:: Stated problem a ::
Answer these questions about the bike post:
(i) Where did the mountain bike craze start?
(ii) What frame did the writer use to build the first mountain bike in the area?
(iii) In what year did the writer go back to bikes as a winter hobby?

:: Passage ::
Annnyway I pulled the 10 speed out and made to work. That started my road bike craze (campagnola etc.)

Then the Moutain bike craze started in Marin County Cali, and saw this in my subcription to the Fat Tire Flyer , maybe some of you saw this. Well I built the first MB in this area, I think , using an old Raleigh frame . BMX 26 " rims and ten speed driveline . People freaked when they say me ride a "bicycle" on the beach and wanted to know where to buy one.

Fast forward to 2004 and wanted a winter hobby , back to bikes. I like cruiser and choppers and my bike count hovers from 30 to 40 depending on the garage sales. I love this hobby cause you don't have to put gas in them or insure them.
 
well back in tha day....

Lines of data:
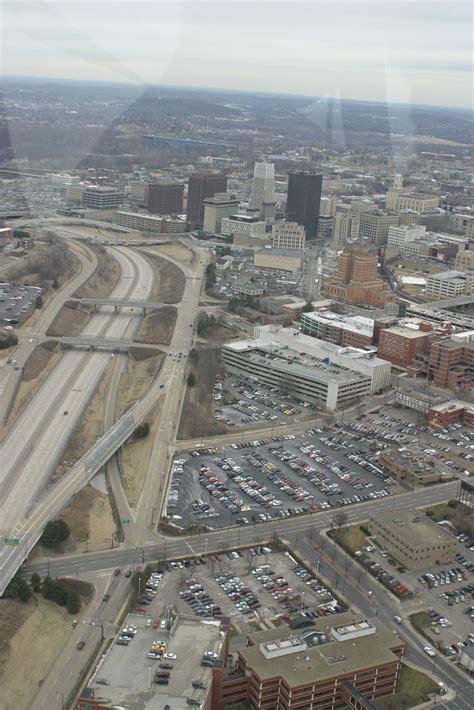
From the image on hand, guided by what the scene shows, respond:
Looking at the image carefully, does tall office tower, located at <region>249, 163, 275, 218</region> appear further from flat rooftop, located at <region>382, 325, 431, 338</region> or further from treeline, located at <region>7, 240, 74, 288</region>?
flat rooftop, located at <region>382, 325, 431, 338</region>

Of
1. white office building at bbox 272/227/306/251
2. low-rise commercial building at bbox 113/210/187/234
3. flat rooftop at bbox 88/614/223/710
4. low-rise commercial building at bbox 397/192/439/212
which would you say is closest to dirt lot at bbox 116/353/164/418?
flat rooftop at bbox 88/614/223/710

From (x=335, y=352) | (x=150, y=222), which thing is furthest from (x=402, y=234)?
(x=335, y=352)

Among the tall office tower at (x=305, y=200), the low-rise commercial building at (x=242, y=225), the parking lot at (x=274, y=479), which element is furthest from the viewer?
the tall office tower at (x=305, y=200)

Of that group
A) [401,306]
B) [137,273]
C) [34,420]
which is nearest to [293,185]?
[137,273]

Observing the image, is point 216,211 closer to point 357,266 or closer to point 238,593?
point 357,266

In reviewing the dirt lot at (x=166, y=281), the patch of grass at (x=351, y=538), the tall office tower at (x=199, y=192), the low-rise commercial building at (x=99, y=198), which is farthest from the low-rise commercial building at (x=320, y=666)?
the low-rise commercial building at (x=99, y=198)

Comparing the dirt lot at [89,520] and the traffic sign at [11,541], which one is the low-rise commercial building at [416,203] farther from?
the traffic sign at [11,541]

:: Stated problem b ::
Edit the stretch of rows from the line containing "Observing the image, is" through the end of the rows, replacing "dirt lot" with "gravel lot" and leaving everything else unchanged. Give back only those rows.

:: Task solution a ::
(i) Marin County, Cali
(ii) An old Raleigh frame
(iii) 2004

:: Task solution b ::
Observing the image, is point 216,211 closer to point 357,266 or closer to point 238,593?
point 357,266

In reviewing the gravel lot at (x=166, y=281), the patch of grass at (x=351, y=538), the tall office tower at (x=199, y=192), the low-rise commercial building at (x=99, y=198), which is farthest from the low-rise commercial building at (x=320, y=666)?
the low-rise commercial building at (x=99, y=198)

Comparing the gravel lot at [89,520] and the traffic sign at [11,541], which one is the low-rise commercial building at [416,203] farther from?
the traffic sign at [11,541]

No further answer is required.